Extract:
————————

The Corner

Elections

Are the Pollsters Wrong about Trump Again?

U.S. President Donald Trump speaks prior to signing executive orders on lowering drug prices in the Eisenhower Executive Office Building at the White House in Washington, D.C., July 24, 2020. (Leah Millis/Reuters)

If the presidential election were held today and the polls were precisely correct, Joe Biden would win handily. The RealClearPolitics map has Biden up in enough states to win the Electoral College 352–186:

The FiveThirtyEight forecast likewise has Biden up 330–208 in the most likely forecast, with a 76 percent chance of a Biden victory compared with a 24 percent chance of a Trump victory. But then, as I have discussed before, this is not so different from where Trump stood four years ago, and Republicans again overperformed the polls in Florida and several key Midwestern states in 2018 (while underperforming in Mississippi and much of the Southwest). And just as has been true of every Republican presidential candidate in history other than George W. Bush, the Midwest will be make-or-break for Donald Trump yet again in 2020.

————————

Task set:
**A)** In the post on polling, what chance of a Biden victory does the FiveThirtyEight forecast give?
**B)** Please print everything in the post on polling from "U.S. President Donald" down to "2020. (Leah Millis/Reuters)".
**C)** Carry on the post about Trump and the polls, starting after its last sentence.

————————

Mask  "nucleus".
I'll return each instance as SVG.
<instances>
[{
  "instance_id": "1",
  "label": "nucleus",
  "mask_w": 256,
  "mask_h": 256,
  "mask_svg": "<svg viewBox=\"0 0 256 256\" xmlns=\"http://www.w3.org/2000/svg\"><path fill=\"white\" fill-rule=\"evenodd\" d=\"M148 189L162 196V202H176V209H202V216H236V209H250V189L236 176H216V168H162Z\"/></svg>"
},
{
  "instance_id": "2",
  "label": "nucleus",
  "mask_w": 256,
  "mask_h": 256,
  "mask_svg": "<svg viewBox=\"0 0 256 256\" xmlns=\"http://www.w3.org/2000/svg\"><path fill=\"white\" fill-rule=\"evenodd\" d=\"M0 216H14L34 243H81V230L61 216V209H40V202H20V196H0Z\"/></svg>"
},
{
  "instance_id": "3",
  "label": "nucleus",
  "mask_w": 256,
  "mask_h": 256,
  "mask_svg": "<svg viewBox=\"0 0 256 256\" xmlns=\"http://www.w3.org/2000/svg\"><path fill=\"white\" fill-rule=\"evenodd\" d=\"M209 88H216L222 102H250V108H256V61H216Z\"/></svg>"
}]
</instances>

————————

Written responses:
**A)** A 76 percent chance.

**B)**
U.S. President Donald Trump speaks prior to signing executive orders on lowering drug prices in the Eisenhower Executive Office Building at the White House in Washington, D.C., July 24, 2020. (Leah Millis/Reuters)

**C)**
There are, therefore, three optimistic cases for Trump. One, the polls could be wholly untrustworthy, in which case there is nothing to do but wait for the votes to be counted. (This is historically not a winning wager.) Two, the current polls are premature, capturing only a snapshot, and we should expect things to tighten by Election Day. (I made that case, as well as why it may not work as well with Trump as the incumbent.) Or three, the polls are systematically biased, and therefore analyzing them properly should tell us now that Trump is already in better shape than he appears.

Sean Trende looks at the latter argument, examining the specific question of whether the 2018 poll failures show that pollsters have not, contrary to their protestations, fixed their methods to avoid undercounting white working-class voters who are likely to support Trump:

I went back and looked at the poll errors for 2013-15, and it became apparent that the errors for 2016 followed much the same pattern: They were concentrated in areas with large numbers of whites without college degrees. . . . While the bias toward Democrats was smaller in 2018 than in 2016, the bias overall was similar to what we saw in 2014, especially in the Midwest. . . . Moreover, almost all of the errors pointed the same way: Republicans overperformed the polls in every Midwestern state except for Minnesota Senate/governor and Wisconsin Senate (none of which were particularly competitive).

As Trende notes, this is a relatively new divide: Through 2012, “whites with and without college degrees voted Republican at roughly the same levels. Underestimating the share of whites without college degrees and overestimating whites with college degrees wouldn’t have mattered in 2012 or 2008, because their votes were fungible.” That split has at least as much to do with Trump driving away college-educated white voters as it does with him drawing in white voters without college degrees, but overall, his coalition is proportionately less college-educated than that of past Republicans.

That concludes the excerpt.